[Items from a dataset]:
=== Section Start ===
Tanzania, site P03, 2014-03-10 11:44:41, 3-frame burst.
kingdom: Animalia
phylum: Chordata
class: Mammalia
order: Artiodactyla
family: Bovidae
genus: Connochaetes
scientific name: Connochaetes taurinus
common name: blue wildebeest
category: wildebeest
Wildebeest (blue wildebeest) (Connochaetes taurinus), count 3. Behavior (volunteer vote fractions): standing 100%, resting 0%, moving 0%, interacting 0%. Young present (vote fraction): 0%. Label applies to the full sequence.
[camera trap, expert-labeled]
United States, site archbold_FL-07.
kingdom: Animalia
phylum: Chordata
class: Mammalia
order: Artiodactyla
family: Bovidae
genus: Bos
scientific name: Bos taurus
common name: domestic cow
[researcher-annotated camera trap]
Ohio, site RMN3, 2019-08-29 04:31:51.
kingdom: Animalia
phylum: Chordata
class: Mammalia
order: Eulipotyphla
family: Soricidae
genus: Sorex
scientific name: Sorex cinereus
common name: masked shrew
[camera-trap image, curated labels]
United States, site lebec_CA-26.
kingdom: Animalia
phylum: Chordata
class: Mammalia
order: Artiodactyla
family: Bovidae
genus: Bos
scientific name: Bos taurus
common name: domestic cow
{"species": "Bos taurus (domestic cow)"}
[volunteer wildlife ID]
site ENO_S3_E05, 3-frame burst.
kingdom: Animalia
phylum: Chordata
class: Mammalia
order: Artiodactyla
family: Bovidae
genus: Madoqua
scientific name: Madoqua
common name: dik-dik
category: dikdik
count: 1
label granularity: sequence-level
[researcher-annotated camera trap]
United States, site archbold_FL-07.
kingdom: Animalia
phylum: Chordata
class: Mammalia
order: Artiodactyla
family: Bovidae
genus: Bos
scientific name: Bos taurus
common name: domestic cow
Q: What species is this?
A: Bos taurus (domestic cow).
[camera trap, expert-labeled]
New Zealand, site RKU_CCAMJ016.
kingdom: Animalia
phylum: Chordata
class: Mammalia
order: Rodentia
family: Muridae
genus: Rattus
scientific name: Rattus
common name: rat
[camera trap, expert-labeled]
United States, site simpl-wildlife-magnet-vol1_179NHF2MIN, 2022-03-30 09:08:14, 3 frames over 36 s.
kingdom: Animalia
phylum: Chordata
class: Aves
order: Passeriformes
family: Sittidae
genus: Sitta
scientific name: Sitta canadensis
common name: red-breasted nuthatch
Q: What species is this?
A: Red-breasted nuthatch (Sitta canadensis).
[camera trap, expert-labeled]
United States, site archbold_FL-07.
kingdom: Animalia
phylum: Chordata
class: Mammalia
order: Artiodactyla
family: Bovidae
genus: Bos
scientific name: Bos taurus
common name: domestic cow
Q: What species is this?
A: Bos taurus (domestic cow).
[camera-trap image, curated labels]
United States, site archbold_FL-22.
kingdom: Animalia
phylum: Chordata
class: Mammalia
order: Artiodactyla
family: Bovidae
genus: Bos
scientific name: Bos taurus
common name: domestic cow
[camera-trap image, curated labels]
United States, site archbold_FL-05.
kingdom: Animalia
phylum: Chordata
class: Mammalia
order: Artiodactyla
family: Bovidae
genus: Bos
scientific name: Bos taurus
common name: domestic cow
=== Section End ===
[THE TASK]:
Reproduce all the records shown above, unchanged.

[ANSWER SECTION]:
Tanzania, site P03, 2014-03-10 11:44:41, 3-frame burst.
kingdom: Animalia
phylum: Chordata
class: Mammalia
order: Artiodactyla
family: Bovidae
genus: Connochaetes
scientific name: Connochaetes taurinus
common name: blue wildebeest
category: wildebeest
Wildebeest (blue wildebeest) (Connochaetes taurinus), count 3. Behavior (volunteer vote fractions): standing 100%, resting 0%, moving 0%, interacting 0%. Young present (vote fraction): 0%. Label applies to the full sequence.
[camera trap, expert-labeled]
United States, site archbold_FL-07.
kingdom: Animalia
phylum: Chordata
class: Mammalia
order: Artiodactyla
family: Bovidae
genus: Bos
scientific name: Bos taurus
common name: domestic cow
[researcher-annotated camera trap]
Ohio, site RMN3, 2019-08-29 04:31:51.
kingdom: Animalia
phylum: Chordata
class: Mammalia
order: Eulipotyphla
family: Soricidae
genus: Sorex
scientific name: Sorex cinereus
common name: masked shrew
[camera-trap image, curated labels]
United States, site lebec_CA-26.
kingdom: Animalia
phylum: Chordata
class: Mammalia
order: Artiodactyla
family: Bovidae
genus: Bos
scientific name: Bos taurus
common name: domestic cow
{"species": "Bos taurus (domestic cow)"}
[volunteer wildlife ID]
site ENO_S3_E05, 3-frame burst.
kingdom: Animalia
phylum: Chordata
class: Mammalia
order: Artiodactyla
family: Bovidae
genus: Madoqua
scientific name: Madoqua
common name: dik-dik
category: dikdik
count: 1
label granularity: sequence-level
[researcher-annotated camera trap]
United States, site archbold_FL-07.
kingdom: Animalia
phylum: Chordata
class: Mammalia
order: Artiodactyla
family: Bovidae
genus: Bos
scientific name: Bos taurus
common name: domestic cow
Q: What species is this?
A: Bos taurus (domestic cow).
[camera trap, expert-labeled]
New Zealand, site RKU_CCAMJ016.
kingdom: Animalia
phylum: Chordata
class: Mammalia
order: Rodentia
family: Muridae
genus: Rattus
scientific name: Rattus
common name: rat
[camera trap, expert-labeled]
United States, site simpl-wildlife-magnet-vol1_179NHF2MIN, 2022-03-30 09:08:14, 3 frames over 36 s.
kingdom: Animalia
phylum: Chordata
class: Aves
order: Passeriformes
family: Sittidae
genus: Sitta
scientific name: Sitta canadensis
common name: red-breasted nuthatch
Q: What species is this?
A: Red-breasted nuthatch (Sitta canadensis).
[camera trap, expert-labeled]
United States, site archbold_FL-07.
kingdom: Animalia
phylum: Chordata
class: Mammalia
order: Artiodactyla
family: Bovidae
genus: Bos
scientific name: Bos taurus
common name: domestic cow
Q: What species is this?
A: Bos taurus (domestic cow).
[camera-trap image, curated labels]
United States, site archbold_FL-22.
kingdom: Animalia
phylum: Chordata
class: Mammalia
order: Artiodactyla
family: Bovidae
genus: Bos
scientific name: Bos taurus
common name: domestic cow
[camera-trap image, curated labels]
United States, site archbold_FL-05.
kingdom: Animalia
phylum: Chordata
class: Mammalia
order: Artiodactyla
family: Bovidae
genus: Bos
scientific name: Bos taurus
common name: domestic cow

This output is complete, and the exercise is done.